Antes de salir, revisa aplicaciones oficiales y paneles locales sobre viento, radiación y estado del mar. Aunque no camines por arena, el oleaje puede salpicar y enfriar el ambiente. Adapta horarios para evitar el sol duro del mediodía, protege dispositivos en fundas sencillas y marca lugares seguros para detenerse ante ráfagas fuertes. La paciencia meteorológica suele regalar cielos limpios y fotos inolvidables.
Un cortaviento plegable, agua, protector solar, pañuelos multifunción y una manta compacta transforman un descanso en mini picnic junto al faro. Calzado con suela adherente y cerrada evita resbalones en pasarelas húmedas. Para peques, lleva capas fáciles de poner y quitar. Añade bolsas reutilizables para basura, y una linterna frontal ligera si planeas despedir el día con la primera estrella aparececiendo sobre el horizonte marino.

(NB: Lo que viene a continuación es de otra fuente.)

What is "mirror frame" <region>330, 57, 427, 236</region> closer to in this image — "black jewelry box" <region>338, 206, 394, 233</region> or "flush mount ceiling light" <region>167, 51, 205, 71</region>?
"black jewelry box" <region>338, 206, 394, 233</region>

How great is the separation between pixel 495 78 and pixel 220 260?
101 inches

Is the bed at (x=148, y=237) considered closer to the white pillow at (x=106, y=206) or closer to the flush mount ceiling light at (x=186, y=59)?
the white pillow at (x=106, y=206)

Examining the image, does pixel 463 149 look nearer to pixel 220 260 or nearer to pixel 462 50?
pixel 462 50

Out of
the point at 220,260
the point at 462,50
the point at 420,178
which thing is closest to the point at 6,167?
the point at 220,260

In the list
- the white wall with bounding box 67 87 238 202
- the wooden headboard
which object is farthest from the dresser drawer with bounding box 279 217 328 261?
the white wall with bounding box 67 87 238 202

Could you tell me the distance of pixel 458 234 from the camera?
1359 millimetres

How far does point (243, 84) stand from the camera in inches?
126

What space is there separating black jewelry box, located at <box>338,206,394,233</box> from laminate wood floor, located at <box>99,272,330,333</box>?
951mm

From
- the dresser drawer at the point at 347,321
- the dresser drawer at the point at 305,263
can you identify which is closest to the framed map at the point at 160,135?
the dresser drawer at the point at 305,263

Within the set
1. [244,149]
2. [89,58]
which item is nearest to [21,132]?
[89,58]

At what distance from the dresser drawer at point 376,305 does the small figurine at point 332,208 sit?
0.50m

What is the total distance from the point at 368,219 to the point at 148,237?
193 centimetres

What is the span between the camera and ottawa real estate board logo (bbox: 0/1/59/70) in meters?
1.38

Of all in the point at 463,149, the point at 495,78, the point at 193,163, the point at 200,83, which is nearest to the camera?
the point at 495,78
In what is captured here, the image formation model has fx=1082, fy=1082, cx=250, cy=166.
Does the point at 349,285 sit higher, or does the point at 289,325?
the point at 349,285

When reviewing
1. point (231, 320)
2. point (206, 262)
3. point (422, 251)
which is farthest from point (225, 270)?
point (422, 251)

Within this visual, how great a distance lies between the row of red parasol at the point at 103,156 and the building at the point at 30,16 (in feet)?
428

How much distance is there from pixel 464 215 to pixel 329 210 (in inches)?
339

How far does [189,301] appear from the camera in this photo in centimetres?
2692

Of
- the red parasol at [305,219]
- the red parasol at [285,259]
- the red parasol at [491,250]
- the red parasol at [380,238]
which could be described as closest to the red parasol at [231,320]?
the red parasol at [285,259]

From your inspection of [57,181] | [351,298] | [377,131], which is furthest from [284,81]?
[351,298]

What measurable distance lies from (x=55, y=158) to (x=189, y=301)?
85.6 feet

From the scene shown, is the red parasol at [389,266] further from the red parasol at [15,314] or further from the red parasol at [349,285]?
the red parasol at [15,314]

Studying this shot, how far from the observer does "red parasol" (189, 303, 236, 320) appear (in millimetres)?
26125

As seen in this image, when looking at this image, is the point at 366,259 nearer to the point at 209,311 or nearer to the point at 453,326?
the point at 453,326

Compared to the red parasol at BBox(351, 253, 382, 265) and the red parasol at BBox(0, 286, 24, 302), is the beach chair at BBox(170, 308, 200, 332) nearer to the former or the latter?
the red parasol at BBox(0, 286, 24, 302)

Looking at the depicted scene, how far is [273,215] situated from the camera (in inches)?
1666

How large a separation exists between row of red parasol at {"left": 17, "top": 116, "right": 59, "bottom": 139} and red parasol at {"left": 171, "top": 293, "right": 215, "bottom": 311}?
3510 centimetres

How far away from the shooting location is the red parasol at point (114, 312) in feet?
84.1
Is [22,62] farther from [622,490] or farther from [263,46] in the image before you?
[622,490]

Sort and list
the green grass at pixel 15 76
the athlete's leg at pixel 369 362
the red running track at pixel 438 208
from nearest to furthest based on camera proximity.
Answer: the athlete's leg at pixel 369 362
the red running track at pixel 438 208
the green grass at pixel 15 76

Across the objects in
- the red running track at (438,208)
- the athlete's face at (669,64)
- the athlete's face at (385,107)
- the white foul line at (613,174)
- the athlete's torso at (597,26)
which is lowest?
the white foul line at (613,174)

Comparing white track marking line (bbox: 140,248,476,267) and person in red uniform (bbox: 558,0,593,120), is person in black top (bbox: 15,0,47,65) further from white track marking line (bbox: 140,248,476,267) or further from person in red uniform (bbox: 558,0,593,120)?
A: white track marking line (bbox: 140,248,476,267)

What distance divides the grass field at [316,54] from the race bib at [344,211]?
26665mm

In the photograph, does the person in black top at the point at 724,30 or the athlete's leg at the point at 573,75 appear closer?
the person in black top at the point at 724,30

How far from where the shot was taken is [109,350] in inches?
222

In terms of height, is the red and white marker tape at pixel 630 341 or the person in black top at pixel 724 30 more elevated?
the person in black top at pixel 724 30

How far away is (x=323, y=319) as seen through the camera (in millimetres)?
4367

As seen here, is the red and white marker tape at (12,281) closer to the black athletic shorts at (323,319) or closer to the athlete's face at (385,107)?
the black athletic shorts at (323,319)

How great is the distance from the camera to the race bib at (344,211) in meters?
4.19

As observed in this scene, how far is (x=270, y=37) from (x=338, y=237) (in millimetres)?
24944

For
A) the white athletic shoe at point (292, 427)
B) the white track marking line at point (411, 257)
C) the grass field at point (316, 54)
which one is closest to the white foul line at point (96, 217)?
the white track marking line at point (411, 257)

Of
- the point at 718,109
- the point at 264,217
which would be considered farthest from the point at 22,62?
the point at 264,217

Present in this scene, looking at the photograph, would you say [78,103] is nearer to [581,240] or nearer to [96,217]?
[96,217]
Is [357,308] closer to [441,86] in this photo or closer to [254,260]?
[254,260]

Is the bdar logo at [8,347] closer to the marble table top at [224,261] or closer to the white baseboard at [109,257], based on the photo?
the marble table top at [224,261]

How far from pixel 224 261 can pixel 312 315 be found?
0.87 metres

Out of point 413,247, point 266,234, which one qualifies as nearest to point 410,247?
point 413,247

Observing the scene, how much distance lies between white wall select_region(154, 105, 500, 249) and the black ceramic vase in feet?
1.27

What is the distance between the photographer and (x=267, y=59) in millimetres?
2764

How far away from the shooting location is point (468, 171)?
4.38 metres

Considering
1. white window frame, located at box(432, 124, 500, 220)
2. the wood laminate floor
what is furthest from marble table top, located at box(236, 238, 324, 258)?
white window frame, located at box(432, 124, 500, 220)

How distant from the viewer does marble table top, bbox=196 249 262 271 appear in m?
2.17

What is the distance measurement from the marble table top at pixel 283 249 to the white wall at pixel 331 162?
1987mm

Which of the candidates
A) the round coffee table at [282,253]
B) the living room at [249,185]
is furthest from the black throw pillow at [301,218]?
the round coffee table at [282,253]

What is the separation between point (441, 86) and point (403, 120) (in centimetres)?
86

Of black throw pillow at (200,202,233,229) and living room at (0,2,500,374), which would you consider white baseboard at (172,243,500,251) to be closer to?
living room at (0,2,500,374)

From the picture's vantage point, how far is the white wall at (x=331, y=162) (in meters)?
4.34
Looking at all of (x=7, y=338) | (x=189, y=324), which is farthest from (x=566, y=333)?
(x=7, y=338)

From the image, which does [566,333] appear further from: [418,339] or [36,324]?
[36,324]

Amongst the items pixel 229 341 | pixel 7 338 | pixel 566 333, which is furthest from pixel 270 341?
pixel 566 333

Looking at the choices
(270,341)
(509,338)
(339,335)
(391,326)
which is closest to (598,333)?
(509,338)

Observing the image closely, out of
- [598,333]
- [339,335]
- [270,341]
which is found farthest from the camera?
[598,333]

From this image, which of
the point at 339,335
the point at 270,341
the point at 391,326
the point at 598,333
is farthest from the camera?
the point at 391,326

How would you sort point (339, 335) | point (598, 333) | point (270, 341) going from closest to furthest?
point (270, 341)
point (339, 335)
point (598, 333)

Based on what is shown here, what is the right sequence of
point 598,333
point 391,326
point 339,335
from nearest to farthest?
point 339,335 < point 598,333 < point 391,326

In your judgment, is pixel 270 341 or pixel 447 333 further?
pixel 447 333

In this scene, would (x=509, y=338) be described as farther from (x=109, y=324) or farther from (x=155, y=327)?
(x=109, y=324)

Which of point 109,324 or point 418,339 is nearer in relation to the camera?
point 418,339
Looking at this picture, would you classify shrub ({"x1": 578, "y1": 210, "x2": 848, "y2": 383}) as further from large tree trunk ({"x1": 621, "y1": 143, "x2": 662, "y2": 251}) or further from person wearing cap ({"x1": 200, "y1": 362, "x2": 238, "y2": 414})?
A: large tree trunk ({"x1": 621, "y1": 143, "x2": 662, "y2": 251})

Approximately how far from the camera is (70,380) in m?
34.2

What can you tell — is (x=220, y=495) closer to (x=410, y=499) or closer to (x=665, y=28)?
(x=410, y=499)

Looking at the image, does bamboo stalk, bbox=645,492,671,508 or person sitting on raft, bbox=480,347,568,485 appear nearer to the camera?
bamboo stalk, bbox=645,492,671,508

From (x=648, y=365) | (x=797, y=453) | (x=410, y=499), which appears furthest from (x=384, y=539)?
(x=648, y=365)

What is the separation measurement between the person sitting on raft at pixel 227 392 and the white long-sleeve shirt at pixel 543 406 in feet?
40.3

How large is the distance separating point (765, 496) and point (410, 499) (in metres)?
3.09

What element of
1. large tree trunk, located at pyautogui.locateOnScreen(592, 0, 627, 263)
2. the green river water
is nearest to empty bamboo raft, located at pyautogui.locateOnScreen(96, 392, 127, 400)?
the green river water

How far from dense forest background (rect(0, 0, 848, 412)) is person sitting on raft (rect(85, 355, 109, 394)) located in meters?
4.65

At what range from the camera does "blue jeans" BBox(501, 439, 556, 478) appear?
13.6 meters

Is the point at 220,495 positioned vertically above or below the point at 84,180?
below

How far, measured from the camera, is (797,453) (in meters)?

Diseña alternativas cortas conectadas al mismo paseo, por si alguien se cansa antes o el viento arrecia. Ubica cafeterías, paradas de bus o taxis y áreas cubiertas cercanas. Un mapa offline puede salvar la ruta si falla la cobertura. A veces, reducir el objetivo y disfrutar de un mirador cercano ofrece más unión familiar que forzar la llegada exacta al pie del faro, especialmente con niñas y niños curiosos.